AI and Machine LearningLaajuus (5 cr)
Code: 5G00GC11
Credits
5 op
Objectives
The student understands basic concepts of AI and Machine Learning. The student can create and use Machine Learning Algorithms in Python. The student learns how to make analysis and predictions and knows which Machine Learning model to choose for each type of a problem.
Content
- Basic concepts of AI and Machine Learning
- Unsupervised and Supervised learning
- Regression, Classification
- Naïve Bayes, Decision Trees and Neural Network Algorithms
- Training and validation of models
- Options for taking models into production
Assessment criteria, satisfactory (1-2)
The student knows about the basic concepts of AI and Machine Learning. The student can apply at least some unsupervised or supervised learning applications. The student can use a regression or a classification algorithm with support. The student can create an application using either Naïve Bayes, Decision Trees or Neural Network Algorithms. The student can setup training and validation processes for the trained models. The student can setup production testing for the trained models.
Assessment criteria, good (3-4)
The student knows and understands the basic concepts of AI and Machine Learning. The student can apply both unsupervised and supervised learning for applications. The student can create applications with some regression and classification algorithms. The student can create working applications using Naïve Bayes, Decision Trees or Neural Network Algorithms. The student can setup and apply training and use validation methods for the trained models. The student can follow the common procedures of production testing for the trained models.

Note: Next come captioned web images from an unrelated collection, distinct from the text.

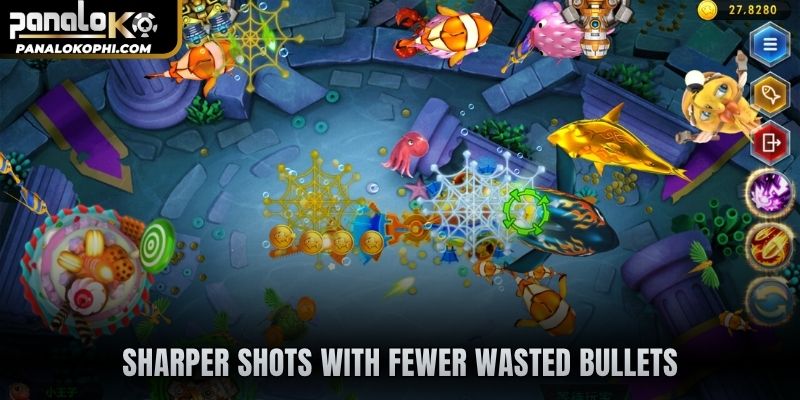 Sharper shots with fewer wasted bullets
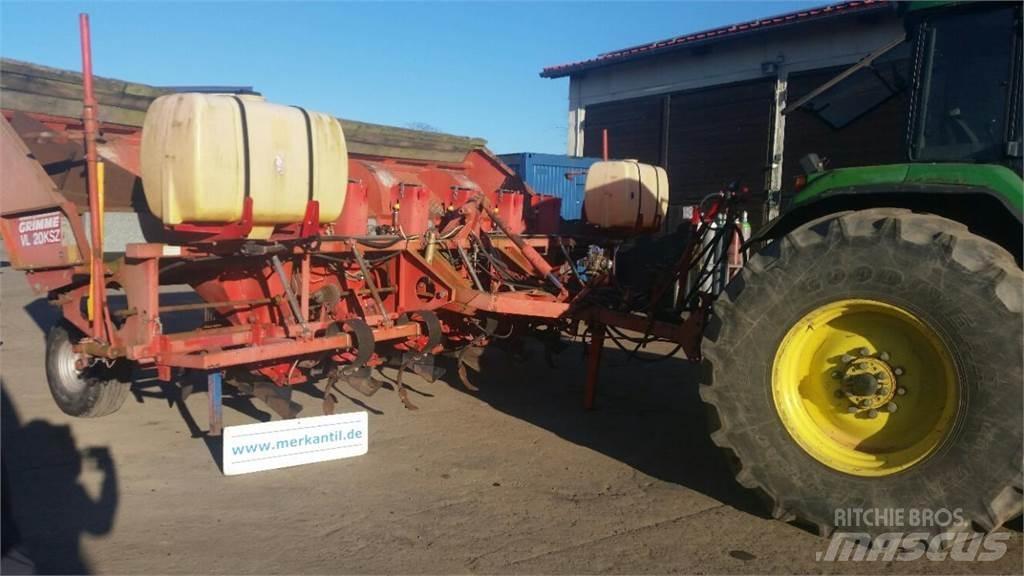Grimme VL 20 KSZ Sádzacie stroje na zemiaky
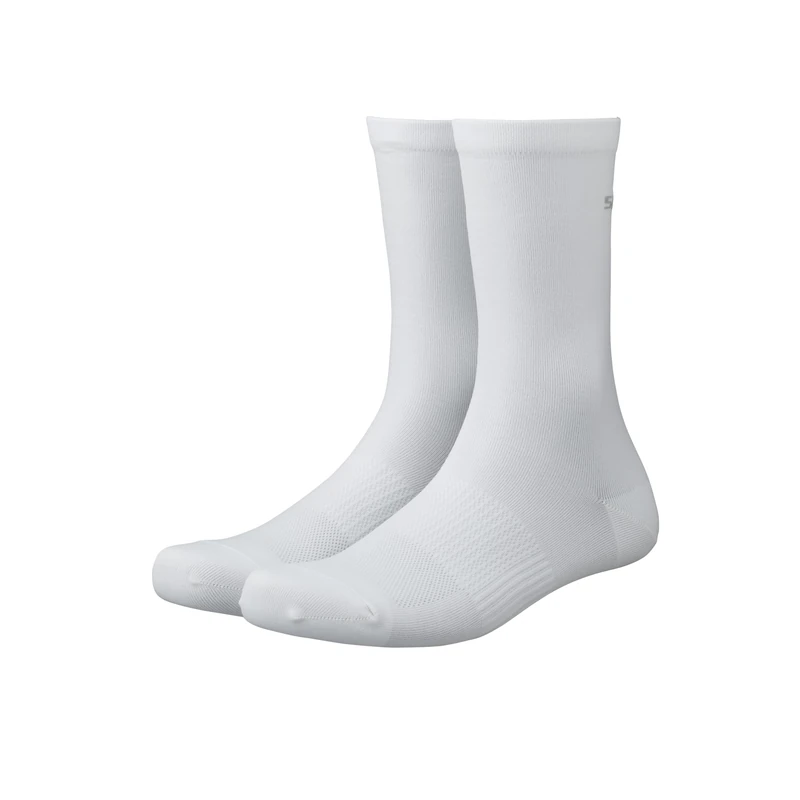 Shimano Performance Socks 3Pairs - White M-L (Shoe 41-44) Cycling Clothing Accessory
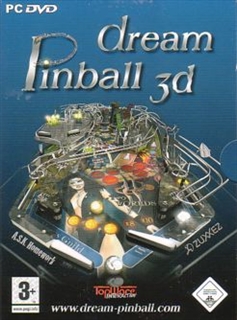 CD cover Dreams pinball 3D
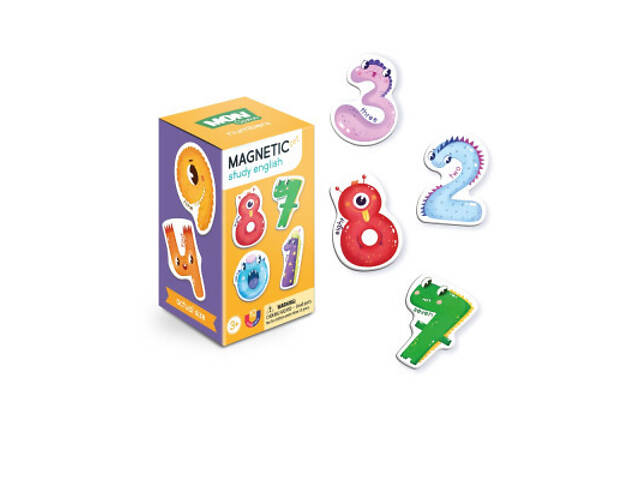 Обучающий набор DoDo Магнітна гра Цифри (200204) - Фото 2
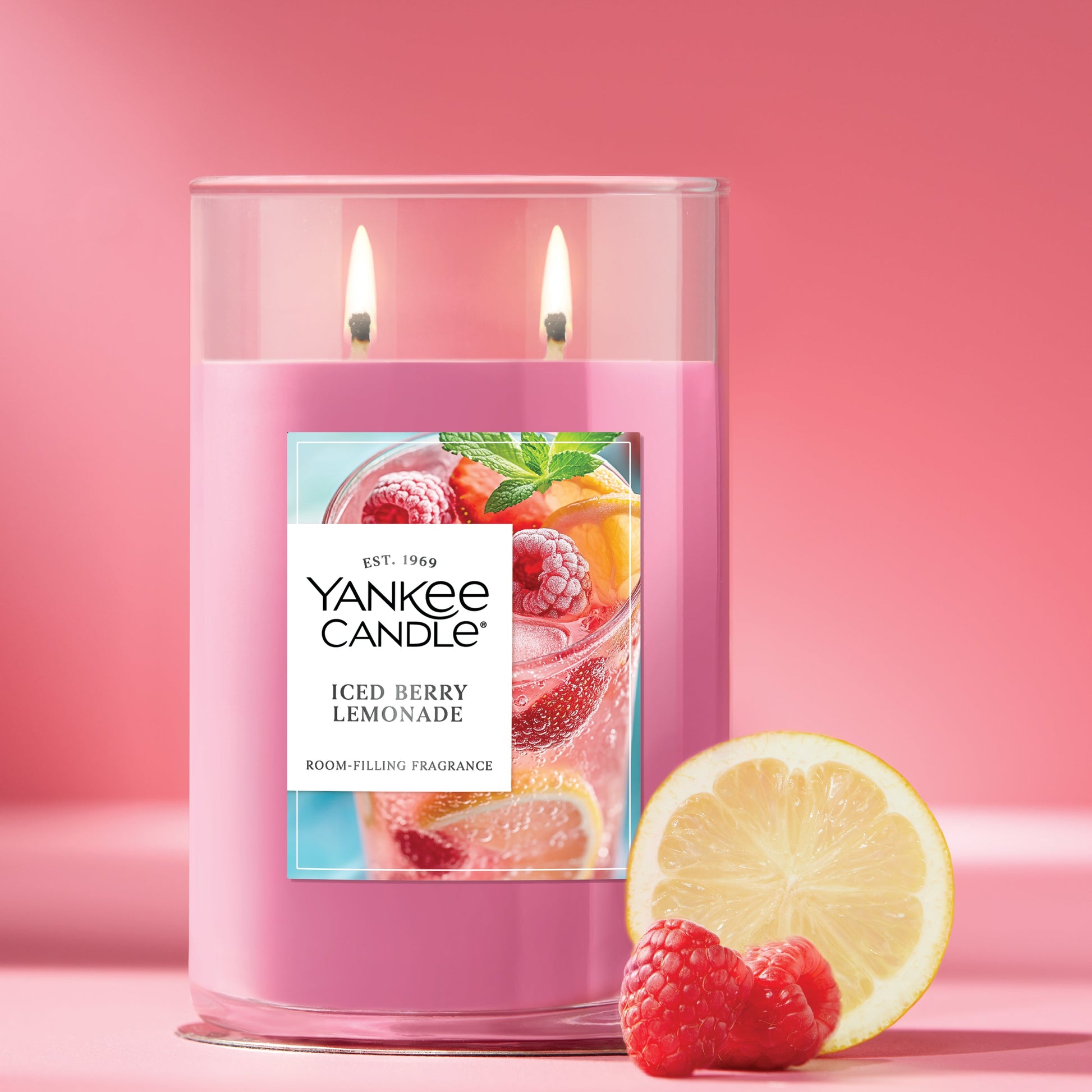 Iced Berry Lemonade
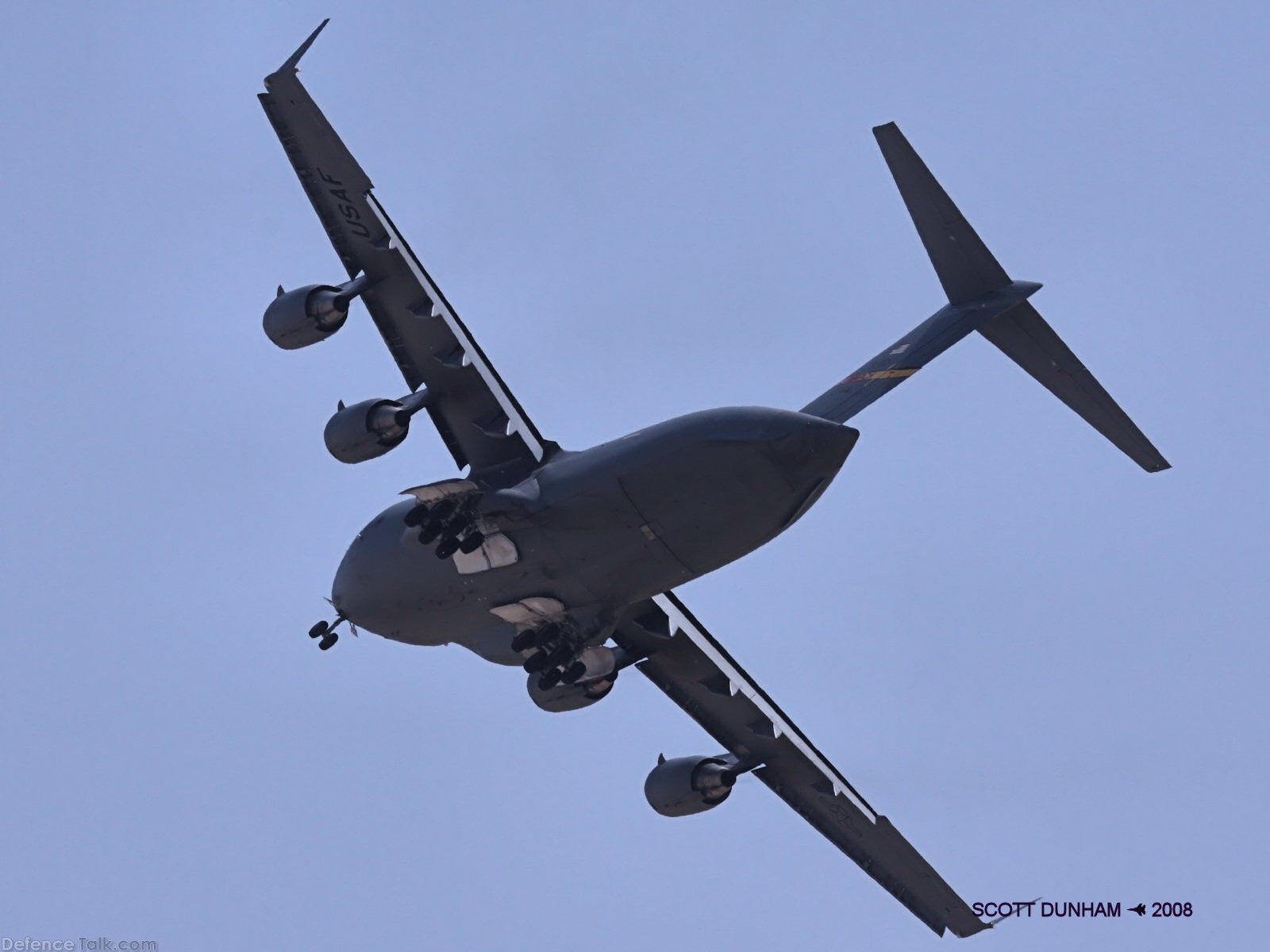 USAF C-17 Globemaster Transport Aircraft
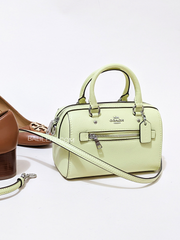 Coach C9950 Mini Rowan Crossbody Pale Lime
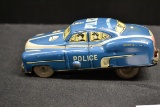 Alps Litho Print Friction Police Car; Made in Japan; 6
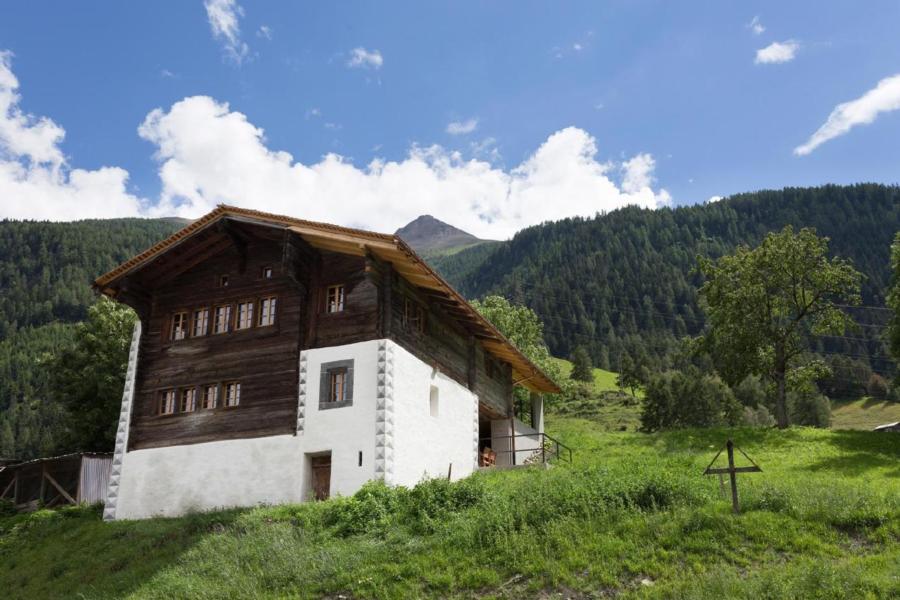 Belwalder-Gitschhüs Unten | Wohnung Erdgescho Ferienwohnung in der Schweiz
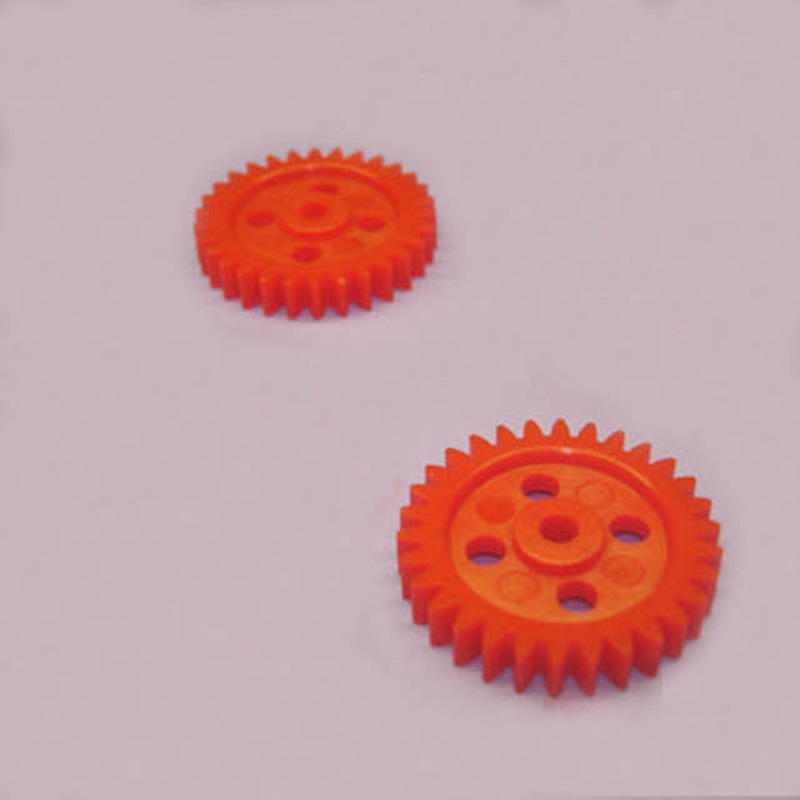 GEARS-869531 – GEAR WITH 30 TEETH ASSORTED COLORS (2 pcs/pkg)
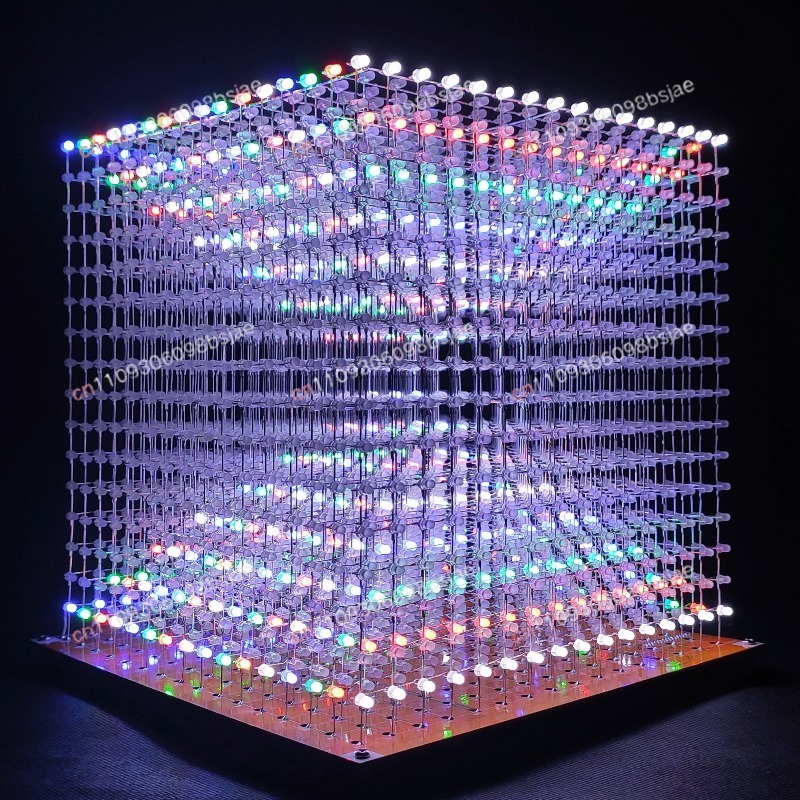 3D16MINI Light Cube Kit 16X16X - Diy Electronics Kits ulasan dan harga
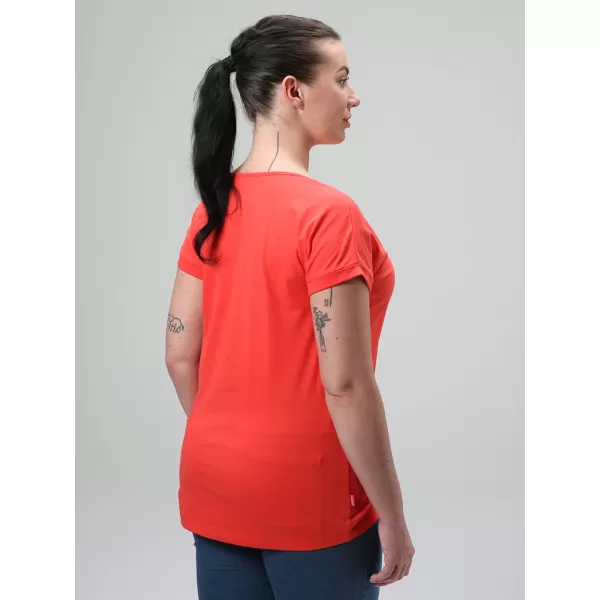  Tricou pentru femei LOAP BAZALA CLW2440 ROŞU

Assessment criteria, excellent (5)
The student knows and understands in depth the basic concepts of AI and Machine Learning. The student can apply both unsupervised and supervised learning for various applications. The student can use regression and classification algorithms where appropriate. The student can create versatile applications using Naïve Bayes, Decision Trees and Neural Network Algorithms. The student can implement various training and validation solutions for the trained models. Student can execute reliable production testing for the trained models.